Task set ->
1 - Print the post about television from "I say that half-jest" to "Zero stands for!!).".
2 - Carry on the post about television, picking up after its final sentence.

Document passage ->
########################################
09 May 2010, 12:41 am

Let's just not forget that it's not just the Big 4 networks, and non-TV media: There's also cable/satellite TV, pay-TV, and lately even iTunes/Netflix TV/movie reruns. TV's not dying, just diversifying ... although if it gets spread too thin, it may need a bailout!! ! :wink:

I say that half-jest and full-earnest, because TV has become the emergency medium of choice for natural and manmade disasters, like radio used to be -- remember the Emergency Broadcast System? ("If this had been an actual emergency, you would all probably be dead!") In the U.S., terrestrial TV is still free (vs., say, in the UK), you just buy the TV set, turn it on, and find your local channels, usually there's at least one that pretends to do local news/events/emergencies/disasters/severe weather/etc. in some way. Everything else we (or somebody) have to pay extra for, whether it's on TV or the Web (Ask NetZero what the Zero stands for!!).
########################################
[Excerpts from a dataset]
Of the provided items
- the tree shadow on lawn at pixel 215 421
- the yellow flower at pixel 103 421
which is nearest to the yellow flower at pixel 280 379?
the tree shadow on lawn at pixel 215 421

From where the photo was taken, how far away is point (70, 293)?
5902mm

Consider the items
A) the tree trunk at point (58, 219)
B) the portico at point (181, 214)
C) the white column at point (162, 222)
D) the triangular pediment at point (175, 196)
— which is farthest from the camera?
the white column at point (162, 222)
########################################
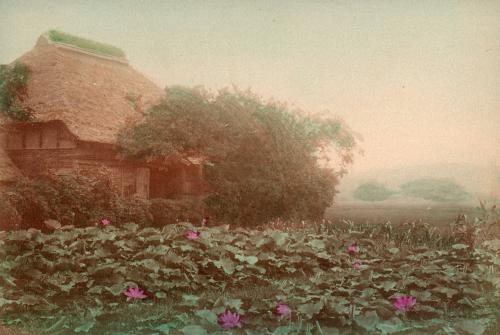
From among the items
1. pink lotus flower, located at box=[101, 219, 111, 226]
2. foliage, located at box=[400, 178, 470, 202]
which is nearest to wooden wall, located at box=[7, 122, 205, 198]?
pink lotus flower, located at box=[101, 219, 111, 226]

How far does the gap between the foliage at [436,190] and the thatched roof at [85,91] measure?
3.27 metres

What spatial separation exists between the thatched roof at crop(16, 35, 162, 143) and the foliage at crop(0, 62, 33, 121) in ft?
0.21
########################################
Answers for the tasks ->
1 -
I say that half-jest and full-earnest, because TV has become the emergency medium of choice for natural and manmade disasters, like radio used to be -- remember the Emergency Broadcast System? ("If this had been an actual emergency, you would all probably be dead!") In the U.S., terrestrial TV is still free (vs., say, in the UK), you just buy the TV set, turn it on, and find your local channels, usually there's at least one that pretends to do local news/events/emergencies/disasters/severe weather/etc. in some way. Everything else we (or somebody) have to pay extra for, whether it's on TV or the Web (Ask NetZero what the Zero stands for!!).

2 -
Of course, local TV theoretically doesn't need network TV in order to provide this basic lifeline service. But increasingly local stations are branding themselves according to their networks, even barely using their legal call letters anymore. And besides ABC, NBC, CBS, and Fox (and don't forget PBS), we've had UPN, MyNetwork, The WB, CW (Sorry, whenever I see that one I think "Country & Western"!), etc., so the network-as-branding concept isn't dying soon, even if there's some shakeout among the newer attempts. In the old days "independent," non-network stations drew viewers with old movies, local sports and public affairs (though not necessarily news, since local news departments, though a "license to print money" if you can get people to watch yours, are a significant investment in resources and talent), kids' cartoons, religion, and the first infomercials(?) ... but now most of them feel they need network content to help turn a profit ... I guess because "local" sports (even if now taken over by networks instead of local announcers -- grrr), movies, cartoons, religion, and infomercials are now presented all over cable/satellite. But do we need all those local stations? Well, say the tornado, earthquake, blizzard, or terrorist takes out one, or more than one. It's really public safety first and foremost. Case in point: Very many of New York City's TV and radio transmitters are atop one tall building....

Cellphone alerts? They cost money too.